Tout se beau monde composé de lâches, de flatteurs et d’opportunistes montrent une France prompte à profiter d’une situation. Or Jean Yanne ne compare pas les Chinois aux nazis car dans le film les Chinois agissent sans violence mais avec calme. Certes, ils dirigent la France de manière absurde : interdiction de forniquer, obligation d’abandonner les voitures « dangereuses, polluantes et impérialistes » et décident que les Français parce qu’ils sont « fumistes » devront consacrer leur industrie aux tuyaux de poêle. En revanche il compare les bourgeois, ceux qui ont déjà du pouvoir, aux collabos. Il affirme que quelle que soit la situation ces gens-là continueront à défendre leur terrain de pouvoir malgré les contradictions et l’absence de conviction idéologique.

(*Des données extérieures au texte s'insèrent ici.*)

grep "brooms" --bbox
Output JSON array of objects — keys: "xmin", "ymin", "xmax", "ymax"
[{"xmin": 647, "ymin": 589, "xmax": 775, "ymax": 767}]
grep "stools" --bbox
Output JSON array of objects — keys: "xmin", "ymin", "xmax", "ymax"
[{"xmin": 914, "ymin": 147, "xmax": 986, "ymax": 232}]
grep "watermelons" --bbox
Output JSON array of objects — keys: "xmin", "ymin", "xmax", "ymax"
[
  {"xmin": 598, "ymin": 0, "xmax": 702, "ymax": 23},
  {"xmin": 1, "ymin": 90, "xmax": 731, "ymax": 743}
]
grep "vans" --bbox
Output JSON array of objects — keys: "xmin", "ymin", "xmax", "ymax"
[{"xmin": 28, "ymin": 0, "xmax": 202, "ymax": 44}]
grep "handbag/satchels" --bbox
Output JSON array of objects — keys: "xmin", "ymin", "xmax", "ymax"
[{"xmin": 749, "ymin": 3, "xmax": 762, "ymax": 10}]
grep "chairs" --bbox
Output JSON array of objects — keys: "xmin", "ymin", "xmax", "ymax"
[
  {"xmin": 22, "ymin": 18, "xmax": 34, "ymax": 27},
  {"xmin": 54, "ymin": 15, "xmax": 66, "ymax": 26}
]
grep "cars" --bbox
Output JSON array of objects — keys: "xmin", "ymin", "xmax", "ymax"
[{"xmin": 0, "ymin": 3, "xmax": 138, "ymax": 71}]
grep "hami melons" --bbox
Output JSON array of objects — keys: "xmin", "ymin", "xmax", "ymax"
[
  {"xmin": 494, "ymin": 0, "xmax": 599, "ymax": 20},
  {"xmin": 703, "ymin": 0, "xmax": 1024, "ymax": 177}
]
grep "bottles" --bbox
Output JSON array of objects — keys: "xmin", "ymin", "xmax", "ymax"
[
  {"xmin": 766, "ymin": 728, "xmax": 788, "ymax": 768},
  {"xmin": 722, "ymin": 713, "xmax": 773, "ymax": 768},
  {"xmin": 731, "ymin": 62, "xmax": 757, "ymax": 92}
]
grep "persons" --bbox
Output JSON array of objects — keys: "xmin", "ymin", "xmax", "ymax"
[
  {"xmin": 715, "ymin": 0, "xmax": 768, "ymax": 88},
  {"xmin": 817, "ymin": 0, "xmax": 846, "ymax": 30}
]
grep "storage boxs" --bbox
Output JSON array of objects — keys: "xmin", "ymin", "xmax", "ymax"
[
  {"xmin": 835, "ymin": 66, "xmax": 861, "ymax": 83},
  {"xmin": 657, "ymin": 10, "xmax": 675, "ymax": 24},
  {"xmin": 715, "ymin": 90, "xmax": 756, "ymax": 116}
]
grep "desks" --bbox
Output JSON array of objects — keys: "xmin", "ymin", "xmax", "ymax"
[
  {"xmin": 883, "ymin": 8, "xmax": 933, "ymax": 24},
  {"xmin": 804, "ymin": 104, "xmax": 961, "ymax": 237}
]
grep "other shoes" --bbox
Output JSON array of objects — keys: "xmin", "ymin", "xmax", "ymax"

Les Chinois n’existent pas dans le film. En tout cas, il n’y a pas de personnage hormis Pou-yen. Les Chinois tous soldats ou gardes rouges ne sont qu’une masse disciplinée et anonyme. L’opposé même des Français. Les soldats apprennent instinctivement à sortir le petit livre rouge. Les Chinois sont nombreux et pour l’effort de collectivisation ils doivent tous travailler ce qui donne des scènes absurdes de files de Chinois qui se passent les uns aux autres le moindre dossier. In fine, ce que Jean Yanne essaie d’exprimer c’est une critique des maoïstes français (à l’époque il y avait pas mal de monde qui s’en réclamait dont Jean-Luc Godard avec ses films abscons et prétentieux) et de fustiger l’aberration de la pensée Mao Tse-toung, avec un certain succès, je dois dire.


Les exemples les plus frappants qui montrent que le film n’est pas raciste mais critique envers le maoïsme est cette fête de la joie sur le Trocadéro où Chinois et Français sont censés célébrer leur amitié éternelle ou le ballet opéra Carmeng, soit Carmen de Bizet qui aurait rencontré l’ignoble film de propagande Le Détachement féminin rouge. Les Chinois à Paris est bourré de défauts, de mauvais jeux de mots, de facilités, d’interprétations approximatives et de plans mal fouttus. Mais son scénario est plutôt bien écrit montrant le processus d’occupation et de collaboration. En 1974, il était encore difficile de montrer cela. La guerre était encore dans toutes les mémoires et la recréation du schéma français était perçue comme une attaque contre les résistants. Il était aussi difficile de s’attaquer à Mao à une époque où le cinéma militant marxiste-léniniste avait très bonne presse et où l’aveuglement face à la Révolution culturelle était aussi important que celui décrit dans le film. Il est toujours difficile d’avoir un miroir qui renvoie une image antipathique et la critique de gauche de l’époque ne l’a pas supporté.


Les Chinois à Paris (France – Italie, 1974) Un film de Jean Yanne avec Jean Yanne, Nicole Calfan, Macha Méril, Michel Serrault, Kyozo Nagatsuka, Georges Wilson, Jacques François, Fernand Ledoux, Paul Préboist, Daniel Prévost, Bernard Blier.